Women to seize centre stage in Strasbourg

Series Title
Series Details 11/09/97, Volume 3, Number 32
Publication Date 11/09/1997
Content Type

Date: 11/09/1997

By Leyla Linton

THE violence and discrimination women face and their battle for equal opportunities with men in all areas of life are the subject of no fewer than four reports to be discussed by MEPs at their plenary session in Strasbourg next week.

Belgian Liberal MEP Mimi Kestelijn-Sierens said it was the first time for a long while that reports from the European Parliament's women's committee had been scheduled for the middle of the week, when attendance at the plenary session is high.

She said the committee's reports tended to have a “second-class” status, relegated to Fridays when many MEPs had already left Strasbourg.

Commenting on the European Commission's annual report on equal opportunities for women and men in the EU during 1996, Kestelijn-Sierens said it was “long on facts but short on analysis”.

She wanted to know, for example, why it might be that the number of unemployed men is higher than the number of women in Finland, Sweden and the UK.

She called for 'mainstreaming' - defined by the Council of Ministers as promoting the integration of equal opportunities for men and women into the process of preparing, implementing and monitoring all policies and activities of the EU and its member states - to be extended to include gender analysis which would assess policies for their differing impact on men and women.

“I do not think that gender-impact analysis would create an enormous amount of work,” she said, adding that not all legislation would need to undergo the process.

The Commission's view of mainstreaming is analysed by Greek Socialist MEP Angela Kokkola in a separate report. Kokkola said she expected equal opportunities to be a “specific issue” in all forthcoming directives and regulations, and suggested that the Commission should appoint a special official or create a service which would be responsible for coordinating and following up mainstreaming.

In her report, Kestelijn-Sierens also highlights the fact that only 22&percent; of women are aware that national legislation exists on equal opportunities, according to a recent Eurobarometer poll. She argues that this should have been given more emphasis in the Commission's annual report, which should have suggested ways of tackling the problem.

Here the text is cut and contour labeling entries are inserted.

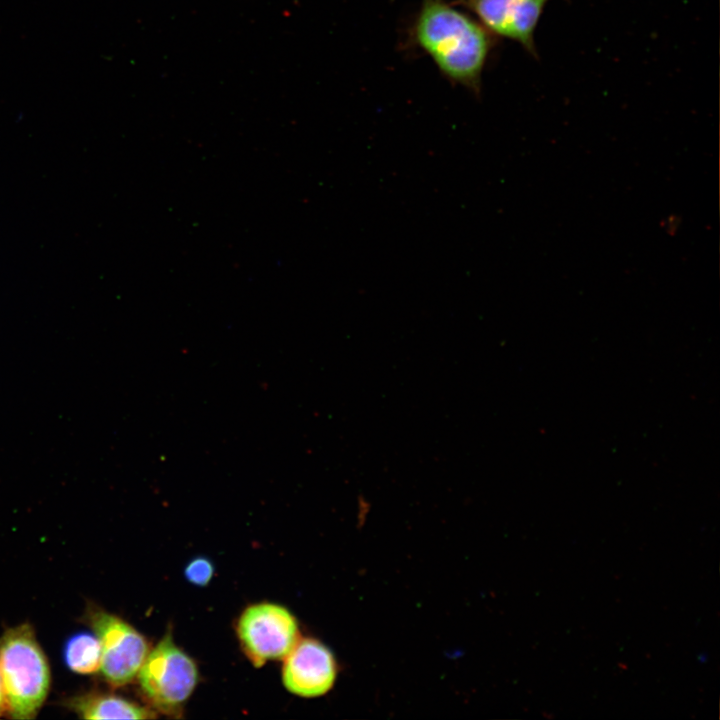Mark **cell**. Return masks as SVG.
<instances>
[{"mask_svg":"<svg viewBox=\"0 0 720 720\" xmlns=\"http://www.w3.org/2000/svg\"><path fill=\"white\" fill-rule=\"evenodd\" d=\"M91 626L102 649L101 671L108 683L131 682L149 652L145 637L121 618L104 612L91 614Z\"/></svg>","mask_w":720,"mask_h":720,"instance_id":"obj_5","label":"cell"},{"mask_svg":"<svg viewBox=\"0 0 720 720\" xmlns=\"http://www.w3.org/2000/svg\"><path fill=\"white\" fill-rule=\"evenodd\" d=\"M409 35L448 81L481 94L483 71L497 37L477 19L445 0H421Z\"/></svg>","mask_w":720,"mask_h":720,"instance_id":"obj_1","label":"cell"},{"mask_svg":"<svg viewBox=\"0 0 720 720\" xmlns=\"http://www.w3.org/2000/svg\"><path fill=\"white\" fill-rule=\"evenodd\" d=\"M237 633L246 655L256 667L268 660L285 658L299 641L295 617L285 607L273 603L246 608L238 621Z\"/></svg>","mask_w":720,"mask_h":720,"instance_id":"obj_4","label":"cell"},{"mask_svg":"<svg viewBox=\"0 0 720 720\" xmlns=\"http://www.w3.org/2000/svg\"><path fill=\"white\" fill-rule=\"evenodd\" d=\"M337 675L331 651L316 639L300 640L286 655L282 679L291 693L301 697H317L327 693Z\"/></svg>","mask_w":720,"mask_h":720,"instance_id":"obj_7","label":"cell"},{"mask_svg":"<svg viewBox=\"0 0 720 720\" xmlns=\"http://www.w3.org/2000/svg\"><path fill=\"white\" fill-rule=\"evenodd\" d=\"M550 0H454L465 8L494 36L520 44L537 56L534 34Z\"/></svg>","mask_w":720,"mask_h":720,"instance_id":"obj_6","label":"cell"},{"mask_svg":"<svg viewBox=\"0 0 720 720\" xmlns=\"http://www.w3.org/2000/svg\"><path fill=\"white\" fill-rule=\"evenodd\" d=\"M74 710L85 719H150L155 718L151 710L123 697L95 693L76 699Z\"/></svg>","mask_w":720,"mask_h":720,"instance_id":"obj_8","label":"cell"},{"mask_svg":"<svg viewBox=\"0 0 720 720\" xmlns=\"http://www.w3.org/2000/svg\"><path fill=\"white\" fill-rule=\"evenodd\" d=\"M64 657L67 666L79 674H92L101 669L102 649L97 636L78 633L65 645Z\"/></svg>","mask_w":720,"mask_h":720,"instance_id":"obj_9","label":"cell"},{"mask_svg":"<svg viewBox=\"0 0 720 720\" xmlns=\"http://www.w3.org/2000/svg\"><path fill=\"white\" fill-rule=\"evenodd\" d=\"M0 672L11 716L35 717L48 694L50 670L28 624L10 628L1 637Z\"/></svg>","mask_w":720,"mask_h":720,"instance_id":"obj_2","label":"cell"},{"mask_svg":"<svg viewBox=\"0 0 720 720\" xmlns=\"http://www.w3.org/2000/svg\"><path fill=\"white\" fill-rule=\"evenodd\" d=\"M7 710V700L4 690V685L2 681V676L0 672V715H2Z\"/></svg>","mask_w":720,"mask_h":720,"instance_id":"obj_11","label":"cell"},{"mask_svg":"<svg viewBox=\"0 0 720 720\" xmlns=\"http://www.w3.org/2000/svg\"><path fill=\"white\" fill-rule=\"evenodd\" d=\"M138 675L145 697L165 713H175L198 682L195 662L173 642L170 633L148 652Z\"/></svg>","mask_w":720,"mask_h":720,"instance_id":"obj_3","label":"cell"},{"mask_svg":"<svg viewBox=\"0 0 720 720\" xmlns=\"http://www.w3.org/2000/svg\"><path fill=\"white\" fill-rule=\"evenodd\" d=\"M184 574L190 583L197 586H205L213 577L214 567L207 558L198 557L188 563Z\"/></svg>","mask_w":720,"mask_h":720,"instance_id":"obj_10","label":"cell"}]
</instances>
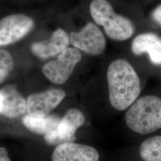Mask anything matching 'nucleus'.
Listing matches in <instances>:
<instances>
[{
    "label": "nucleus",
    "instance_id": "nucleus-1",
    "mask_svg": "<svg viewBox=\"0 0 161 161\" xmlns=\"http://www.w3.org/2000/svg\"><path fill=\"white\" fill-rule=\"evenodd\" d=\"M107 78L111 105L119 111L127 109L141 92L140 80L136 72L127 61L118 59L109 66Z\"/></svg>",
    "mask_w": 161,
    "mask_h": 161
},
{
    "label": "nucleus",
    "instance_id": "nucleus-2",
    "mask_svg": "<svg viewBox=\"0 0 161 161\" xmlns=\"http://www.w3.org/2000/svg\"><path fill=\"white\" fill-rule=\"evenodd\" d=\"M125 120L134 132L147 134L161 128V99L155 96H145L136 100L128 108Z\"/></svg>",
    "mask_w": 161,
    "mask_h": 161
},
{
    "label": "nucleus",
    "instance_id": "nucleus-3",
    "mask_svg": "<svg viewBox=\"0 0 161 161\" xmlns=\"http://www.w3.org/2000/svg\"><path fill=\"white\" fill-rule=\"evenodd\" d=\"M90 9L93 20L103 26L106 34L111 39L124 41L132 36L134 27L131 22L116 14L107 0H93Z\"/></svg>",
    "mask_w": 161,
    "mask_h": 161
},
{
    "label": "nucleus",
    "instance_id": "nucleus-4",
    "mask_svg": "<svg viewBox=\"0 0 161 161\" xmlns=\"http://www.w3.org/2000/svg\"><path fill=\"white\" fill-rule=\"evenodd\" d=\"M81 58L82 55L78 49L68 47L60 53L57 60L46 64L42 68V72L52 82L62 84L69 79Z\"/></svg>",
    "mask_w": 161,
    "mask_h": 161
},
{
    "label": "nucleus",
    "instance_id": "nucleus-5",
    "mask_svg": "<svg viewBox=\"0 0 161 161\" xmlns=\"http://www.w3.org/2000/svg\"><path fill=\"white\" fill-rule=\"evenodd\" d=\"M85 122V117L80 110L70 109L60 119L57 128L44 135L47 143L52 145L72 143L75 140V132Z\"/></svg>",
    "mask_w": 161,
    "mask_h": 161
},
{
    "label": "nucleus",
    "instance_id": "nucleus-6",
    "mask_svg": "<svg viewBox=\"0 0 161 161\" xmlns=\"http://www.w3.org/2000/svg\"><path fill=\"white\" fill-rule=\"evenodd\" d=\"M34 26L31 17L16 14L0 20V46H4L20 40L29 33Z\"/></svg>",
    "mask_w": 161,
    "mask_h": 161
},
{
    "label": "nucleus",
    "instance_id": "nucleus-7",
    "mask_svg": "<svg viewBox=\"0 0 161 161\" xmlns=\"http://www.w3.org/2000/svg\"><path fill=\"white\" fill-rule=\"evenodd\" d=\"M69 39L76 48L94 56L102 53L106 47L102 32L92 23L86 24L78 32H72Z\"/></svg>",
    "mask_w": 161,
    "mask_h": 161
},
{
    "label": "nucleus",
    "instance_id": "nucleus-8",
    "mask_svg": "<svg viewBox=\"0 0 161 161\" xmlns=\"http://www.w3.org/2000/svg\"><path fill=\"white\" fill-rule=\"evenodd\" d=\"M65 96L64 92L60 89L35 93L28 98L26 110L32 116H47L62 102Z\"/></svg>",
    "mask_w": 161,
    "mask_h": 161
},
{
    "label": "nucleus",
    "instance_id": "nucleus-9",
    "mask_svg": "<svg viewBox=\"0 0 161 161\" xmlns=\"http://www.w3.org/2000/svg\"><path fill=\"white\" fill-rule=\"evenodd\" d=\"M97 150L86 144L67 143L58 145L52 155V161H98Z\"/></svg>",
    "mask_w": 161,
    "mask_h": 161
},
{
    "label": "nucleus",
    "instance_id": "nucleus-10",
    "mask_svg": "<svg viewBox=\"0 0 161 161\" xmlns=\"http://www.w3.org/2000/svg\"><path fill=\"white\" fill-rule=\"evenodd\" d=\"M0 114L8 118L23 115L26 110V101L12 85H7L0 90Z\"/></svg>",
    "mask_w": 161,
    "mask_h": 161
},
{
    "label": "nucleus",
    "instance_id": "nucleus-11",
    "mask_svg": "<svg viewBox=\"0 0 161 161\" xmlns=\"http://www.w3.org/2000/svg\"><path fill=\"white\" fill-rule=\"evenodd\" d=\"M69 42L70 39L66 32L59 28L53 33L48 40L33 44L31 50L36 56L46 58L61 53L68 48Z\"/></svg>",
    "mask_w": 161,
    "mask_h": 161
},
{
    "label": "nucleus",
    "instance_id": "nucleus-12",
    "mask_svg": "<svg viewBox=\"0 0 161 161\" xmlns=\"http://www.w3.org/2000/svg\"><path fill=\"white\" fill-rule=\"evenodd\" d=\"M132 51L136 55L147 53L153 64H161V40L155 34L139 35L133 40Z\"/></svg>",
    "mask_w": 161,
    "mask_h": 161
},
{
    "label": "nucleus",
    "instance_id": "nucleus-13",
    "mask_svg": "<svg viewBox=\"0 0 161 161\" xmlns=\"http://www.w3.org/2000/svg\"><path fill=\"white\" fill-rule=\"evenodd\" d=\"M60 121V119L54 115L38 116L28 115L25 116L22 120L24 125L30 131L41 135H46L56 130Z\"/></svg>",
    "mask_w": 161,
    "mask_h": 161
},
{
    "label": "nucleus",
    "instance_id": "nucleus-14",
    "mask_svg": "<svg viewBox=\"0 0 161 161\" xmlns=\"http://www.w3.org/2000/svg\"><path fill=\"white\" fill-rule=\"evenodd\" d=\"M140 155L144 161H161V136L145 140L140 146Z\"/></svg>",
    "mask_w": 161,
    "mask_h": 161
},
{
    "label": "nucleus",
    "instance_id": "nucleus-15",
    "mask_svg": "<svg viewBox=\"0 0 161 161\" xmlns=\"http://www.w3.org/2000/svg\"><path fill=\"white\" fill-rule=\"evenodd\" d=\"M13 67L12 55L5 50L0 49V83L6 79Z\"/></svg>",
    "mask_w": 161,
    "mask_h": 161
},
{
    "label": "nucleus",
    "instance_id": "nucleus-16",
    "mask_svg": "<svg viewBox=\"0 0 161 161\" xmlns=\"http://www.w3.org/2000/svg\"><path fill=\"white\" fill-rule=\"evenodd\" d=\"M152 16L158 23L161 25V6L156 8L155 11L153 12Z\"/></svg>",
    "mask_w": 161,
    "mask_h": 161
},
{
    "label": "nucleus",
    "instance_id": "nucleus-17",
    "mask_svg": "<svg viewBox=\"0 0 161 161\" xmlns=\"http://www.w3.org/2000/svg\"><path fill=\"white\" fill-rule=\"evenodd\" d=\"M0 161H11L8 156L7 151L4 147H0Z\"/></svg>",
    "mask_w": 161,
    "mask_h": 161
},
{
    "label": "nucleus",
    "instance_id": "nucleus-18",
    "mask_svg": "<svg viewBox=\"0 0 161 161\" xmlns=\"http://www.w3.org/2000/svg\"><path fill=\"white\" fill-rule=\"evenodd\" d=\"M0 110H1V100H0Z\"/></svg>",
    "mask_w": 161,
    "mask_h": 161
}]
</instances>
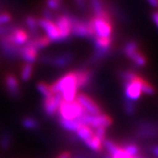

Temporary quotas to encourage a critical mass of women into decision-making positions should be considered, she suggests, adding: “Nordic countries have programmes to assimilate women into decision-making and that has positive results.”

The Belgian MEP is also concerned about what she describes as the “glaring omission” from the Commission's report of the question of violence against women.

That issue is taken up by Swedish Green MEP Marianne Eriksson in a report which calls for an EU-wide campaign for zero tolerance of violence against women.

Eriksson argues that 1999 should be designated as the European Year Against Violence Against Women, with the Commission proposing a dedicated budget-line for related activities. Her strongly worded report includes the subjects of sexual violence - which she suggests should be rephrased “men's violence against women” - prostitution, pornography and rape.

In her analysis of domestic violence, Eriksson says: “Her own home is the most dangerous place a woman can stay. More violence takes place within four walls of home than can be imagined.”

She quotes statistics showing that one-third of German women have suffered domestic violence at some point in their lives and estimates that, in Sweden, a women is killed every ten days as a result of domestic violence.

The fourth report to be debated by the full Parliament next Tuesday (16 September), drafted by German Christian Democrat MEP Marlene Lenz, calls for a fight against sexist stereotypes in advertising, although she acknowledges it is difficult even for women to agree on what constitute positive and negative images of their gender.